Cheney is right in at least one respect. Those in public office should be openly critiqued on their jobs — that's how democracy works. The fact that Obama and Holder are people of color doesn't mean they shouldn't be subject to the same amount of scrutiny any other president or attorney general faces. 

However, as the first black men to serve as president and attorney general, respectively, both have had to deal with issues of race during their tenure, pointed either toward them (like when it was revealed that fellow Democrat Harry Reid made racist remarks about Obama during the 2008 presidential campaign), or involving others, such as addressing the police brutality toward African-Americans in places like Ferguson, Missouri, and New York. But whenever either of these men address these issues, or claim that they are being more closely scrutinized because of their race, they are inevitably labeled with using the race card.

Why this doesn't help anyone: Saying a person of color is using the "race card" negates their authority to then talk about issues of identity and race on their own terms. It also cheapens their voice when they talk about the sort of subtle racism that people of color tend to face that white people don't necessarily experience on a regular basis. 

In July 2014, for example, Holder cited the conservative call for "taking the country back" as having a racially exclusive undertone. His view invited plenty of blowback for, of course, playing the race card.
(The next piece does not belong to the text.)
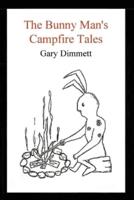 The Bunny Man's Campfire Tales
In response, conservative pundit Rush Limbaugh accused Holder of taking the role of the victim: 

The president of the United States, attorney general of the United States, oh, poor guys, poor victims of a mean, racist America. ... They point fingers at these mysterious, evil forces and then claim not to know what's in their hearts.

But Holder had a point: The desire to "take the country back" raises the question, "To where or when would we be taking the country?" We wouldn't have to go "back" far to land in a time period when most people of color, women, LGBTQ people and any other marginalized group had fewer rights and freedoms than they have now. It's hard to discern how such a sentiment doesn't have a racial bias to it, but because Holder is black, his point, though arguably correct, is overshadowed by accusations of "playing the race card."

The fallacy of colorblind critiquing of this president and attorney general rests in the fact that it only invites more conflict-ridden, terse conversations between white people and people of color when it comes to racism. Ultimately, accusing others of playing the so-called "race card" says it's not OK to talk about race when it makes others feel uncomfortable. Take, for example, this observation from Washington University in St. Louis associate professor Jeffrey Q. McCune Jr.:

The complaint I receive often, while teaching at a private, elite institution, where many students think they are highly liberal: "I am so tired of thinking, talking, writing about race." Some go so far as to say they're experiencing "race fatigue."

Fordham University's Mark Naison, who is a white professor of history and African-American studies, echoes McCune's thoughts: 

If you are a white scholar who teaches in an ethnic studies department or program, best be prepared for the greatest skepticism and resistance to come from whites who think the whole field is illegitimate and preaches hatred of white people and contempt for American traditions. A lot of whites in the U.S. now think they are the major victims of racism and that black people play the race card against them to gain unfair advantages. 

And that's in academia, where progressive ideology presumably flourishes. 

Where the deck is stacked: When people accuse others of playing the race card, one must ask who is actually playing it? Is it the people who call out racism, or those who feel uncomfortable facing racism, whether they're involved in it or not? In either case, saying someone else is playing the race card inherently stops the dialog on race, and that helps no one.